On pense surtout à Days of Thunder, sa production sportive de 1990 qui mettait en vedette Tom Cruise et Nicole Kidman. On y retrouve le même mélange d'action et d'humour, de romance et de moments extrêmement kitch. F1 s'avère heureusement mieux huilé que son prédécesseur. Il s'agit d'un gros film pop-corn avec beaucoup de beurre, parfait pour la saison chaude et humide.
Afin d'en soutirer le maximum de plaisir, il faut laisser ses attentes au vestiaire et prendre le tout sur le plan technique. Découvrir la production dans une salle IMAX, c'est être happé par la poussière et quelques images vertigineuses, le bruit des moteurs et la trame sonore rugissante de Hans Zimmer (qui de Days of Thunder à Rush, semble avoir un faible pour les films de course automobile).

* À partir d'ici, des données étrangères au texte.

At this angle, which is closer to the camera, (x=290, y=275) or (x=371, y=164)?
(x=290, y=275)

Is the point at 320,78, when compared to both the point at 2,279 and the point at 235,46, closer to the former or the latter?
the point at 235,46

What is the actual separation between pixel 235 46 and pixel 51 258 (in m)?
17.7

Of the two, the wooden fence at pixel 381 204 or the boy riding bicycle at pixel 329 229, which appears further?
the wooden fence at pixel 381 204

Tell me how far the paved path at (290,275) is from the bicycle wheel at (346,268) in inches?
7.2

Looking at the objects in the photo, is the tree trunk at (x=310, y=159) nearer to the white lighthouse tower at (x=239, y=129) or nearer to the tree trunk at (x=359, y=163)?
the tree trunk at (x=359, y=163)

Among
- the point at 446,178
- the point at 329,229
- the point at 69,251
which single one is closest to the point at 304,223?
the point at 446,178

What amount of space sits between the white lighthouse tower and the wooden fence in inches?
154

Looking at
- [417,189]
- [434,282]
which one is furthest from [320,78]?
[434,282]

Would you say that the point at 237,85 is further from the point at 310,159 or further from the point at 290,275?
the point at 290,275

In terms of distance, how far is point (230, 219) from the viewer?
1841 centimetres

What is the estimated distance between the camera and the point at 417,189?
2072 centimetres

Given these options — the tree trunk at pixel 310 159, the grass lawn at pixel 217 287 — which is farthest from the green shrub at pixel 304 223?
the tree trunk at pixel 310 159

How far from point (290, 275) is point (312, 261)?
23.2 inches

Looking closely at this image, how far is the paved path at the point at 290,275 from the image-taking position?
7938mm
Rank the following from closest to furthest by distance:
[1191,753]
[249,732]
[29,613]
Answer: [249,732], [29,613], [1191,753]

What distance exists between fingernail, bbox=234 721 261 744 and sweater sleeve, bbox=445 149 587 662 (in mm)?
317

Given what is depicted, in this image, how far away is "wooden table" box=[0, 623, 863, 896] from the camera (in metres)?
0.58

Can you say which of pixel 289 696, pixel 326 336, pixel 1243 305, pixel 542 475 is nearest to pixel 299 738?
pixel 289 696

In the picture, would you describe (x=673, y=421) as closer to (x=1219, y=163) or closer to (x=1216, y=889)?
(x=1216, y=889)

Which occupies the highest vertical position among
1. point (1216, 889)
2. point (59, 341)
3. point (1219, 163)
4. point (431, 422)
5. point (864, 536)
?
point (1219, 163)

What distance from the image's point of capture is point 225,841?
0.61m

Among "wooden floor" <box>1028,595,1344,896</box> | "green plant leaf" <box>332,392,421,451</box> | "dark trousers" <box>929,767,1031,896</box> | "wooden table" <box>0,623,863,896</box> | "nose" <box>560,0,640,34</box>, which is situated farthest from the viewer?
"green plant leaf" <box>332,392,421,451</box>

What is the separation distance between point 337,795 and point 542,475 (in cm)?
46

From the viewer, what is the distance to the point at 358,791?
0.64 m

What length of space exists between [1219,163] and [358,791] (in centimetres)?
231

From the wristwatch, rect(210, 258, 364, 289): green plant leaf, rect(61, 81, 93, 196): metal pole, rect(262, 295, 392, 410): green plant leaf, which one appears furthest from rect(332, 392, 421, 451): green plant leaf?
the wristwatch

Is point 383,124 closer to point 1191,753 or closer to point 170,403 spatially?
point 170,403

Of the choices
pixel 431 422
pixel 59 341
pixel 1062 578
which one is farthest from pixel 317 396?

Adepte de vitesse et de bolides qui défilent à toute allure depuis son premier long métrage Tron: Legacy, le cinéaste Joseph Kosinski s'avérait l'homme de la situation. Non seulement il fait oublier son précédent faux pas Spiderhead en retrouvant la grâce de Top Gun: Maverick, budget conséquent aidant, mais il a rarement offert une mise en scène aussi limpide et dynamique, immersive à souhait.
Cela dérape cependant sur le plan narratif. L'histoire prévisible concoctée par Ehren Kruger (à qui l'on doit le scénario béton de Top Gun: Maverick, mais également ceux de trois épisodes exécrables des Transformers) tourne rapidement en rond, s'encombrant les roues dans des clichés les plus élémentaires. Non seulement l'ensemble traîne en longueur, mais il n'aborde jamais de front ses thèmes fédérateurs, comme la rédemption et le spectre de la figure paternelle.
Il est toutefois question d'esprit d'équipe, alors qu'un pilote expérimenté (Brad Pitt) est embauché pour seconder une prometteuse recrue (Damson Idris), se sacrifiant au passage pour l'écurie. Évidemment, rien ne se déroule d'abord comme prévu et ce segment sirupeux n'atteint nullement son plein potentiel à cause du développement sommaire des personnages (et du jeu souvent fade d'Idris).
L'intérêt se trouve encore là en bordure de la piste. Cette ode aux seconds violons devient la métaphore par excellence de la carrière de Brad Pitt. Depuis Thelma & Louise, le comédien est un expert pour mettre ses partenaires en valeur. Il y a trouvé ses plus grands rôles (12 Monkeys, Seven, Fight Club, etc.) et a même remporté un Oscar comme acteur de soutien (pour Once Upon a Time in Hollywood). Même dans ses efforts plus récents et oubliables, comme Wolfs et Babylon, il s'investit totalement sans s'accaparer tous les projecteurs. Le signe des grands. Dans F1, la star est dans son élément, s'avérant mystérieuse et charismatique, fragile et déterminée, drôle et tendre, renouant après le délicieux Moneyball avec le film de sport avec un plaisir évident.
S'adressant autant au public qui ignore tous les rouages de la course automobile qu'aux adeptes de Lewis Hamilton (qui agit comme producteur), F1 est un divertissement spectaculaire et enfantin qui n'a souvent comme seul objectif que d'en mettre plein la vue et les oreilles. C'est Gran Turismo avec plus de talent et de volupté qui est conduit par un truculent Brad Pitt en pleine possession de ses moyens.